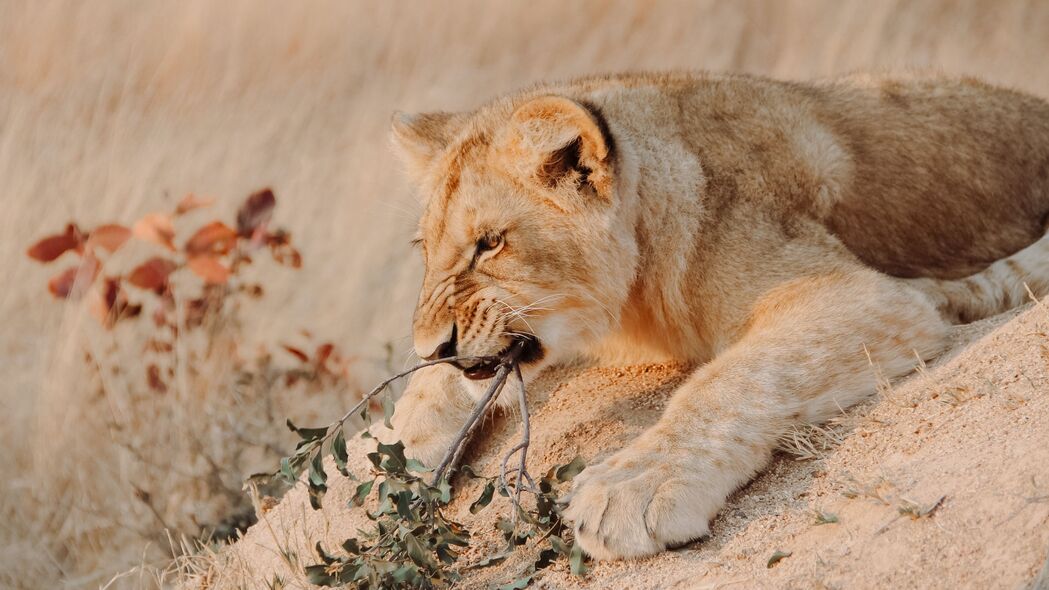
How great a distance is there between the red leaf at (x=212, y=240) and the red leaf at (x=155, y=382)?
2.36 ft

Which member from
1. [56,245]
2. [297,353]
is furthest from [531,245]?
[56,245]

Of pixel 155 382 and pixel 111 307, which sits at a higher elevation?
pixel 111 307

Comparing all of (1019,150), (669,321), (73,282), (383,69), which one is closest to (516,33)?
(383,69)

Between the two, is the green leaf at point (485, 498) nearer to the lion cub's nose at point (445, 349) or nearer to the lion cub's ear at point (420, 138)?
the lion cub's nose at point (445, 349)

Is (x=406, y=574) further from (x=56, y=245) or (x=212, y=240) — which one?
(x=56, y=245)

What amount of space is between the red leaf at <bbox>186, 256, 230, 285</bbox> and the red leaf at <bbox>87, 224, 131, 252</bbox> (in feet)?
1.29

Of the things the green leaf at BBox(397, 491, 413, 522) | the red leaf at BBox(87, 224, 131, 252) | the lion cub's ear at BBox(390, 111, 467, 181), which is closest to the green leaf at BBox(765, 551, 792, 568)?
the green leaf at BBox(397, 491, 413, 522)

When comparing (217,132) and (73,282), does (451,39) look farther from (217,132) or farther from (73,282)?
(73,282)

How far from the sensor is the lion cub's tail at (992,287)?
14.6ft

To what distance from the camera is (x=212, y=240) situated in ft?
22.2

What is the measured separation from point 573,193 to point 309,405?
3.47 meters

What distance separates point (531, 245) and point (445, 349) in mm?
453

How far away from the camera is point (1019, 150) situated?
508 centimetres

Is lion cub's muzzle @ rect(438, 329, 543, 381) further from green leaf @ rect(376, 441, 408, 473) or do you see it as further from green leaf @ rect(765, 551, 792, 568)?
green leaf @ rect(765, 551, 792, 568)
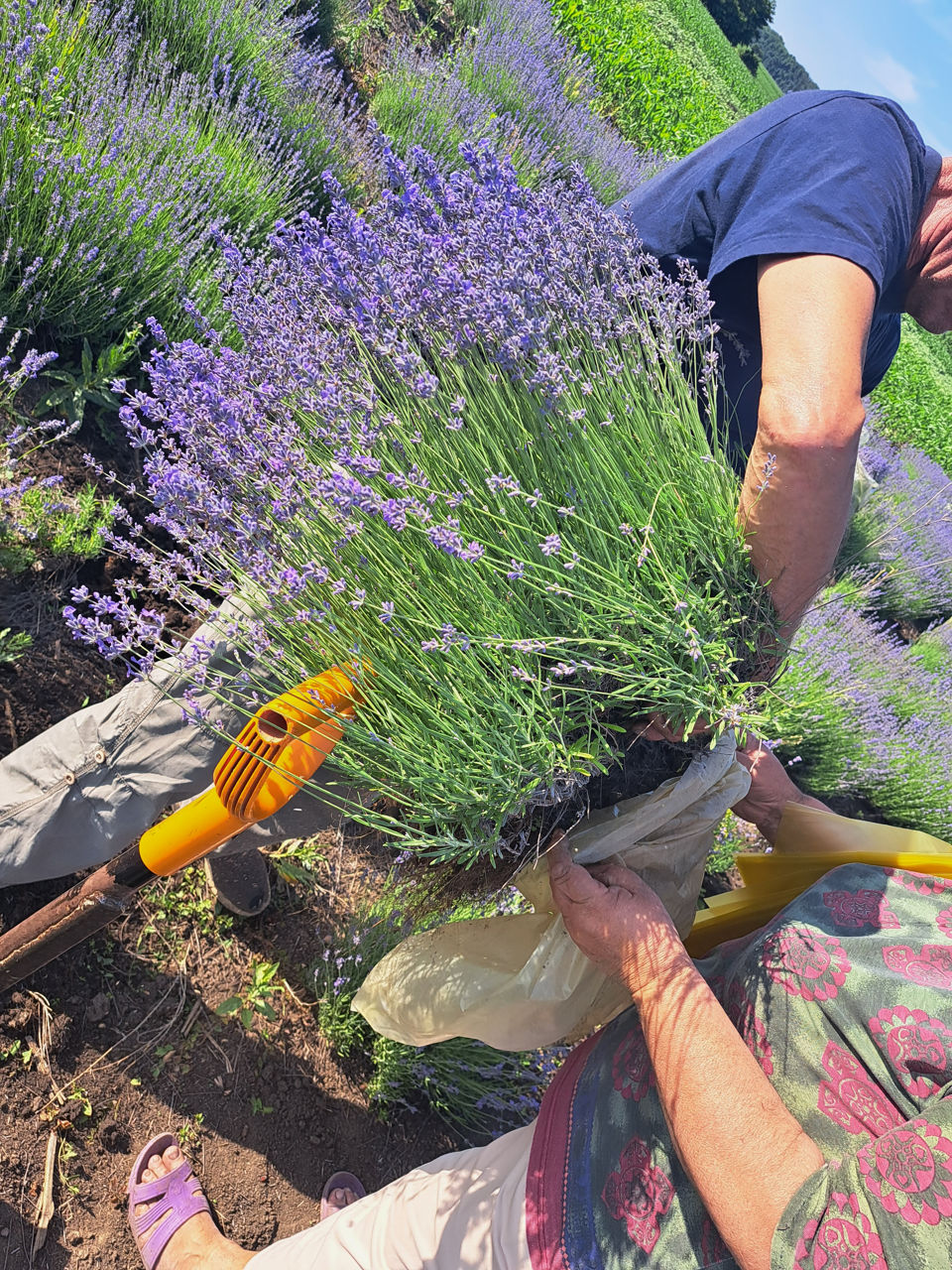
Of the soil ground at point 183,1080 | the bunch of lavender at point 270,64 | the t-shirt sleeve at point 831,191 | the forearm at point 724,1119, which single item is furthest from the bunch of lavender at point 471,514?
the bunch of lavender at point 270,64

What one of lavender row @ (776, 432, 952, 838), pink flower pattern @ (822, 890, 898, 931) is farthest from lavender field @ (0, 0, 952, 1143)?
lavender row @ (776, 432, 952, 838)

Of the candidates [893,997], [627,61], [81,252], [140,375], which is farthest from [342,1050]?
[627,61]

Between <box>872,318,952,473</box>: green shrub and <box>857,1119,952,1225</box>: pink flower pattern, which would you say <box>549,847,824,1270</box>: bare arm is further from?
<box>872,318,952,473</box>: green shrub

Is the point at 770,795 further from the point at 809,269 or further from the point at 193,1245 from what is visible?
the point at 193,1245

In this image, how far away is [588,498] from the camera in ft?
3.87

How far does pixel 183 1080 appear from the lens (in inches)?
78.0

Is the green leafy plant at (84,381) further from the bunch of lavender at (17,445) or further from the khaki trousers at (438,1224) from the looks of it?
the khaki trousers at (438,1224)

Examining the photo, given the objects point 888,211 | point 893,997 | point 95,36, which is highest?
point 888,211

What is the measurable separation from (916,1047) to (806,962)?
17 cm

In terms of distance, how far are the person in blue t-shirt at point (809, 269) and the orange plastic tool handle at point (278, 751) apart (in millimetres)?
643

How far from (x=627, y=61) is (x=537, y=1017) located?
932cm

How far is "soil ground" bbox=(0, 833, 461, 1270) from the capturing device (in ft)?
5.80

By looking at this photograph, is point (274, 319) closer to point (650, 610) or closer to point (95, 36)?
point (650, 610)

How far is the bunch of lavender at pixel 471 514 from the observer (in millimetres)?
1090
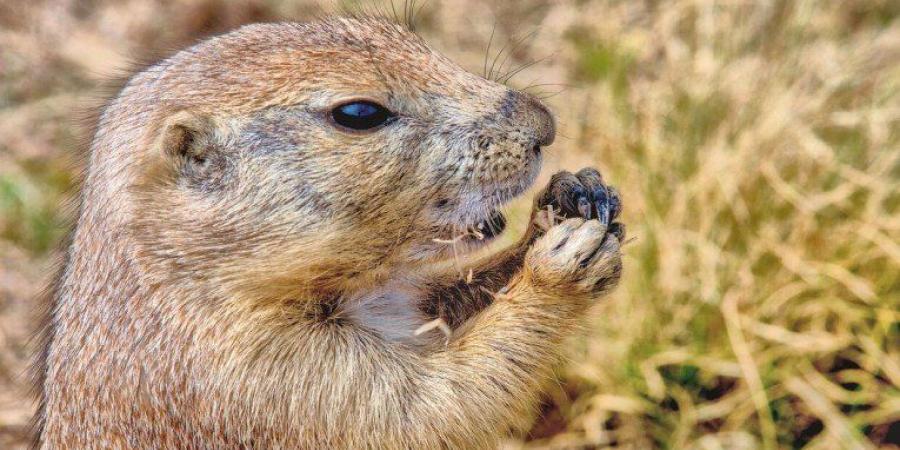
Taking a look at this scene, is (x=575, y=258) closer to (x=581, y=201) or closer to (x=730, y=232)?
(x=581, y=201)

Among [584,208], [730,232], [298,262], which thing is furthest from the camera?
[730,232]

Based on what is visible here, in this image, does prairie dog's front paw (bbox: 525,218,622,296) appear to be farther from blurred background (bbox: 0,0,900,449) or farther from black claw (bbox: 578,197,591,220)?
blurred background (bbox: 0,0,900,449)

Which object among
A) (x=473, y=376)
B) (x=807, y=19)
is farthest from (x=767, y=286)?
(x=473, y=376)

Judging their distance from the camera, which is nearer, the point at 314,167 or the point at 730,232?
the point at 314,167

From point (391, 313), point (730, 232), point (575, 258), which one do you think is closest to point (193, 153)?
point (391, 313)

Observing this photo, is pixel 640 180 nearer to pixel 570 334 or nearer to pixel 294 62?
pixel 570 334

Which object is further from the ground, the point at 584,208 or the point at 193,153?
the point at 584,208

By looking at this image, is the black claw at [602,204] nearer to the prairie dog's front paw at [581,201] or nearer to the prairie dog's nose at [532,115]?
the prairie dog's front paw at [581,201]

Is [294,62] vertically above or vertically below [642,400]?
above
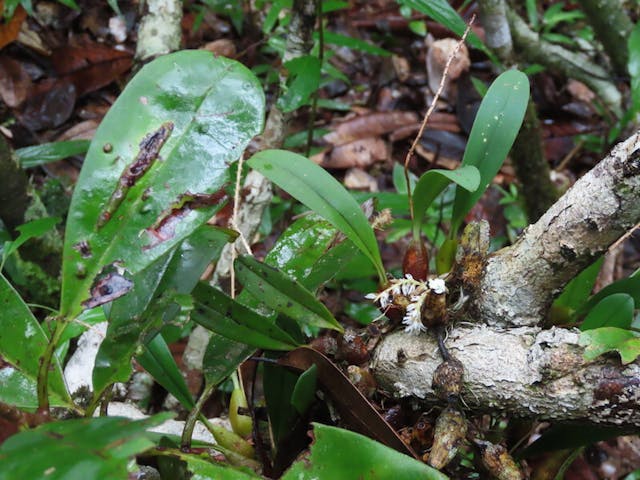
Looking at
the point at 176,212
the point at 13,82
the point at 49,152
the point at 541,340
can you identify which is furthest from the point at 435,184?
the point at 13,82

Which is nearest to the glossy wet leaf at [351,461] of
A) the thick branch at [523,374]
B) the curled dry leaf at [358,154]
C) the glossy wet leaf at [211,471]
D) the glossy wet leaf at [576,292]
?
the glossy wet leaf at [211,471]

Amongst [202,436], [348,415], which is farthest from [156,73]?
[202,436]

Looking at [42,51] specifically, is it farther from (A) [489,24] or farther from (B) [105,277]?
(B) [105,277]

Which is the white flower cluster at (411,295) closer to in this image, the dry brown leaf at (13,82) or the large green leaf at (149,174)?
the large green leaf at (149,174)

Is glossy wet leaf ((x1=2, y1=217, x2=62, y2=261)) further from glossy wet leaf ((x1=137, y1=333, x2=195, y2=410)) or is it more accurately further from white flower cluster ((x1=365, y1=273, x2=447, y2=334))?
white flower cluster ((x1=365, y1=273, x2=447, y2=334))

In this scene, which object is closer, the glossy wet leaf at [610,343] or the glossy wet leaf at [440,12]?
the glossy wet leaf at [610,343]

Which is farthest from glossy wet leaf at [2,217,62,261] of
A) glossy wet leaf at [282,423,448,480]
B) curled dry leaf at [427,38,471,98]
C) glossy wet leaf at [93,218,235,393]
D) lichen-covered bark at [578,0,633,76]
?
curled dry leaf at [427,38,471,98]
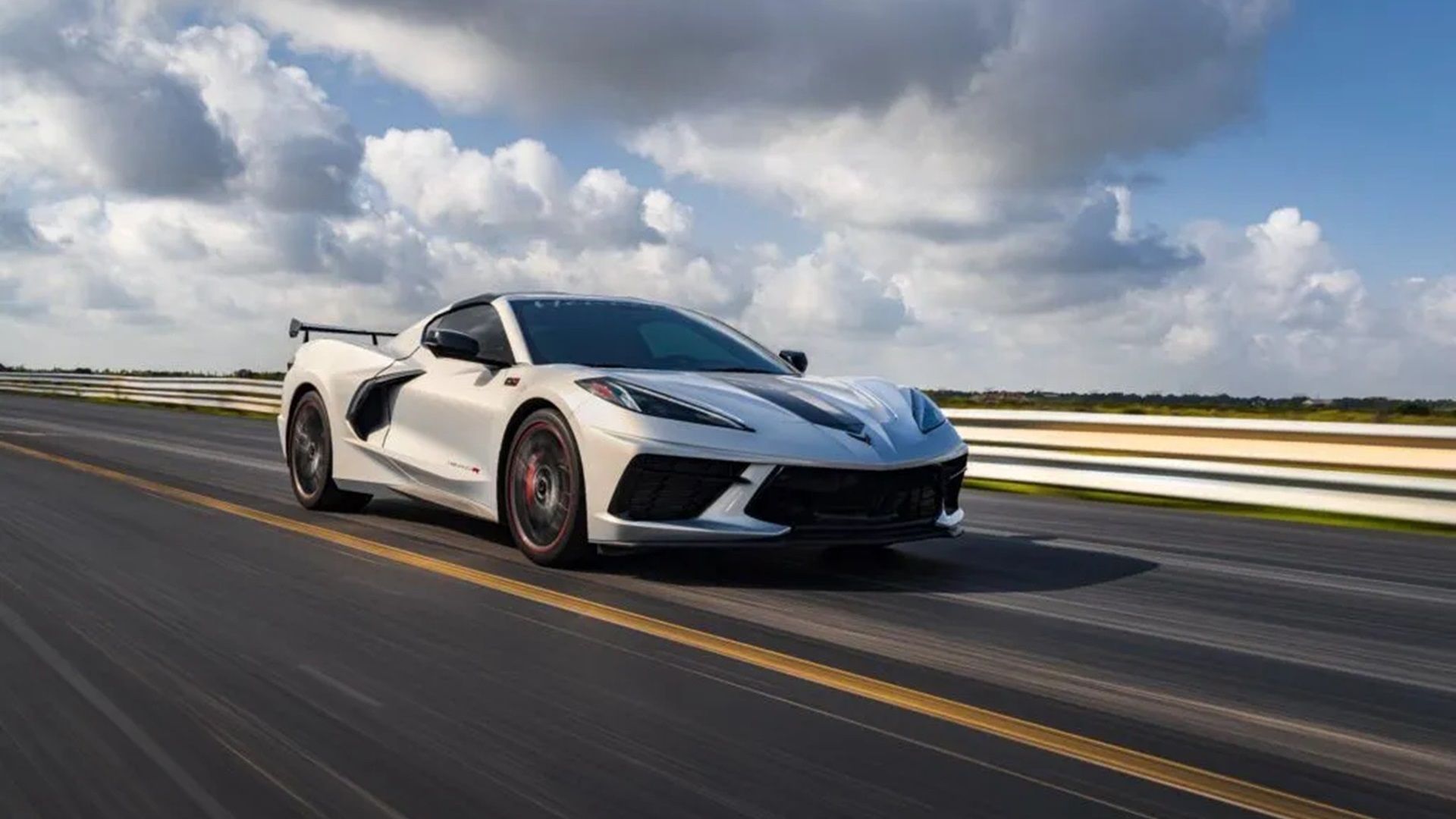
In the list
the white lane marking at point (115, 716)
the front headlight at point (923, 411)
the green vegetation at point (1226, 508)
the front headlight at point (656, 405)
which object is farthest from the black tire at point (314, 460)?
the green vegetation at point (1226, 508)

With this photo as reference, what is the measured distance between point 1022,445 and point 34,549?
8.70 metres

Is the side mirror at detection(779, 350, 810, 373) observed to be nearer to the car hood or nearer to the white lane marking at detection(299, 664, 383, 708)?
the car hood

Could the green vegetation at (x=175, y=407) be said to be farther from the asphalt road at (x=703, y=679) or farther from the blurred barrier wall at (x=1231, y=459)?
the asphalt road at (x=703, y=679)

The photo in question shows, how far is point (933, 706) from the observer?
3795mm

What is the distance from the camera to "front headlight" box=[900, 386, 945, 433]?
21.7 ft

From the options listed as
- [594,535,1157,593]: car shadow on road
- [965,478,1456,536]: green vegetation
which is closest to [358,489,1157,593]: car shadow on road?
[594,535,1157,593]: car shadow on road

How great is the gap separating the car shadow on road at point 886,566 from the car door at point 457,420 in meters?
0.35

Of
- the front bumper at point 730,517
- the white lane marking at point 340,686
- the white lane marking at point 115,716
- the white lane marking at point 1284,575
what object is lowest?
the white lane marking at point 115,716

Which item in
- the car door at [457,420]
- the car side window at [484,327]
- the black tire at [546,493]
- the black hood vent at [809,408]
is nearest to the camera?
the black hood vent at [809,408]

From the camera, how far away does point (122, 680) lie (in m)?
4.14

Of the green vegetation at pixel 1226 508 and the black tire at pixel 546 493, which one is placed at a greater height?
the black tire at pixel 546 493

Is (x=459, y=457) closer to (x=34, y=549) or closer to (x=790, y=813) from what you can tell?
(x=34, y=549)

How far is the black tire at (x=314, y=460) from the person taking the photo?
342 inches

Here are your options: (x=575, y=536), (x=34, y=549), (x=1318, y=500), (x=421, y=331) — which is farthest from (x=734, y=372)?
(x=1318, y=500)
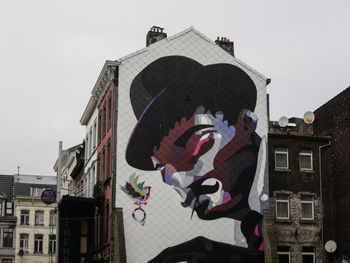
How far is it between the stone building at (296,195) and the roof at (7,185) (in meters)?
49.8

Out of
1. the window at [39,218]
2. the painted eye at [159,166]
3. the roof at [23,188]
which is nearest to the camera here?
the painted eye at [159,166]

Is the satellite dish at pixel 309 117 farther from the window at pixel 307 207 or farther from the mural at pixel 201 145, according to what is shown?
the window at pixel 307 207

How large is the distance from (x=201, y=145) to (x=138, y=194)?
4730mm

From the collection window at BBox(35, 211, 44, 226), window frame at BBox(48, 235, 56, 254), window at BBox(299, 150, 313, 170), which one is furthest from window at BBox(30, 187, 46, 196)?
window at BBox(299, 150, 313, 170)

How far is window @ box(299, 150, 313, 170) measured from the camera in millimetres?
42812

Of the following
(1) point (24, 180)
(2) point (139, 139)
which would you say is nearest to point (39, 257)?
(1) point (24, 180)

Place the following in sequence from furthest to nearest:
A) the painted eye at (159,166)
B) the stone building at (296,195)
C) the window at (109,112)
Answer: the window at (109,112) < the stone building at (296,195) < the painted eye at (159,166)

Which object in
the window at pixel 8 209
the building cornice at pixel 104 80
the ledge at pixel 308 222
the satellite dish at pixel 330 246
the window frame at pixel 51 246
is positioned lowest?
the window frame at pixel 51 246

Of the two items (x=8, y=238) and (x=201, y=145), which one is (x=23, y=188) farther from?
(x=201, y=145)

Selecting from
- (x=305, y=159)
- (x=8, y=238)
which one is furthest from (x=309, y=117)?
(x=8, y=238)

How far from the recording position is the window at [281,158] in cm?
4238

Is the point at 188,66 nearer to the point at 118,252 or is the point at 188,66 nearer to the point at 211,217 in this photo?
the point at 211,217

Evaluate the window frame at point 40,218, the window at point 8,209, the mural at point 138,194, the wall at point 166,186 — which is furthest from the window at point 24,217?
the mural at point 138,194

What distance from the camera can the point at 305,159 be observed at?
43.0m
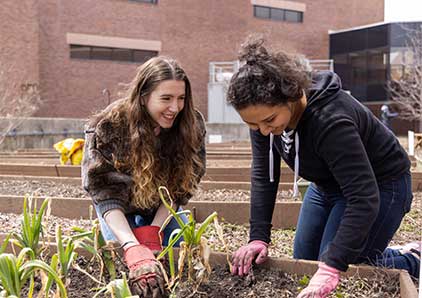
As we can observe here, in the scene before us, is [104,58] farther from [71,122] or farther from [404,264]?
[404,264]

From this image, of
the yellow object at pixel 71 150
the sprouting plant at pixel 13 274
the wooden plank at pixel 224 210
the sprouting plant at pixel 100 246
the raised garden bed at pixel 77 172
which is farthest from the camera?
the yellow object at pixel 71 150

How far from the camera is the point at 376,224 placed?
252 cm

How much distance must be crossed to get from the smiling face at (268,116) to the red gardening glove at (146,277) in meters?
0.72

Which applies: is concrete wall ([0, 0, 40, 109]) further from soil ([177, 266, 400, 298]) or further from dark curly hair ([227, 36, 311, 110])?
dark curly hair ([227, 36, 311, 110])

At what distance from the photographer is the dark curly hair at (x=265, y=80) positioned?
1994 mm

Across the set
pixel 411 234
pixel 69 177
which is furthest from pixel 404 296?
pixel 69 177

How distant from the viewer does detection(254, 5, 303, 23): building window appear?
95.8 feet

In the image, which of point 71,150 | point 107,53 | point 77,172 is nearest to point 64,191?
point 77,172

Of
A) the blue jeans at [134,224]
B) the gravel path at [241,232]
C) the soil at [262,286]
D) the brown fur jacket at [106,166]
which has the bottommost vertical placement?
the gravel path at [241,232]

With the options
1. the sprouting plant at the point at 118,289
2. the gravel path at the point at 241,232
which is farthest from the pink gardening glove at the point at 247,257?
the gravel path at the point at 241,232

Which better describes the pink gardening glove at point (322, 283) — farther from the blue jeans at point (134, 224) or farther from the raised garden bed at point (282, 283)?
the blue jeans at point (134, 224)

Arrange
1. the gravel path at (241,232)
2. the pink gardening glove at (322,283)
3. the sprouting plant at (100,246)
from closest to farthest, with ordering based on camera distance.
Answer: the pink gardening glove at (322,283)
the sprouting plant at (100,246)
the gravel path at (241,232)

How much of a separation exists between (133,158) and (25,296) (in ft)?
2.61

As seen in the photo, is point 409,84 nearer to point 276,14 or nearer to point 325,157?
point 276,14
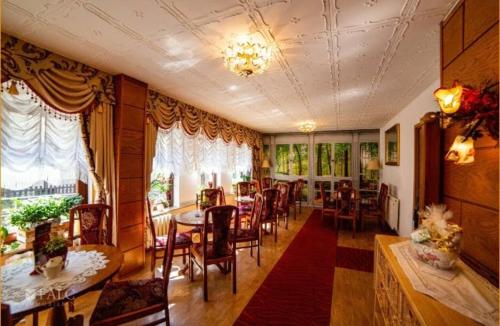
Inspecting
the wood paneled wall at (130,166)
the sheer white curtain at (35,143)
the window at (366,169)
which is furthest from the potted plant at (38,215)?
the window at (366,169)

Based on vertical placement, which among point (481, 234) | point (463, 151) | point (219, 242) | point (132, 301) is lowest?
point (132, 301)

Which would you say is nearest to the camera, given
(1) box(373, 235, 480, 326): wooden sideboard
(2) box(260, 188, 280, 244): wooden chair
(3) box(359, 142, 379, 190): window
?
(1) box(373, 235, 480, 326): wooden sideboard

• Given instruction:
Starting at the very first of the lines above and going on through the line with "508 centimetres", put them in a numbered list, skipping blank lines and leaving out the pictures.

• Answer for the task:
1. How great a distance is there between the red leaf at (x=212, y=240) and the red leaf at (x=155, y=382)?
2. 2.36 ft
3. Which member from
4. 1. [56,245]
5. 2. [297,353]
6. is furthest from [531,245]?
7. [56,245]
8. Of pixel 155 382 and pixel 111 307, which sits at a higher elevation?
9. pixel 111 307
10. Comparing all of (1019,150), (669,321), (73,282), (383,69), which one is closest to (516,33)?
11. (383,69)
12. Between the two, is the green leaf at point (485, 498) nearer to the lion cub's nose at point (445, 349) or nearer to the lion cub's ear at point (420, 138)?
13. the lion cub's nose at point (445, 349)
14. Is (x=406, y=574) further from (x=56, y=245) or (x=212, y=240) — which one?
15. (x=56, y=245)
16. What amount of space is between the red leaf at <bbox>186, 256, 230, 285</bbox> and the red leaf at <bbox>87, 224, 131, 252</bbox> (in feet)?
17. 1.29
18. Of the things the green leaf at BBox(397, 491, 413, 522) | the red leaf at BBox(87, 224, 131, 252) | the lion cub's ear at BBox(390, 111, 467, 181), which is closest to the green leaf at BBox(765, 551, 792, 568)?
19. the green leaf at BBox(397, 491, 413, 522)
20. When comparing (217,132) and (73,282), does (451,39) look farther from (217,132) or farther from (73,282)?
21. (73,282)
22. How far from the sensor is the lion cub's tail at (992,287)?
23. 14.6ft
24. To what distance from the camera is (x=212, y=240) situated in ft?
25. 22.2
26. What is the measured separation from point 573,193 to point 309,405?
27. 3.47 meters
28. What distance separates point (531, 245) and point (445, 349) in mm?
29. 453
30. How far away from the camera is point (1019, 150) situated?
31. 508 centimetres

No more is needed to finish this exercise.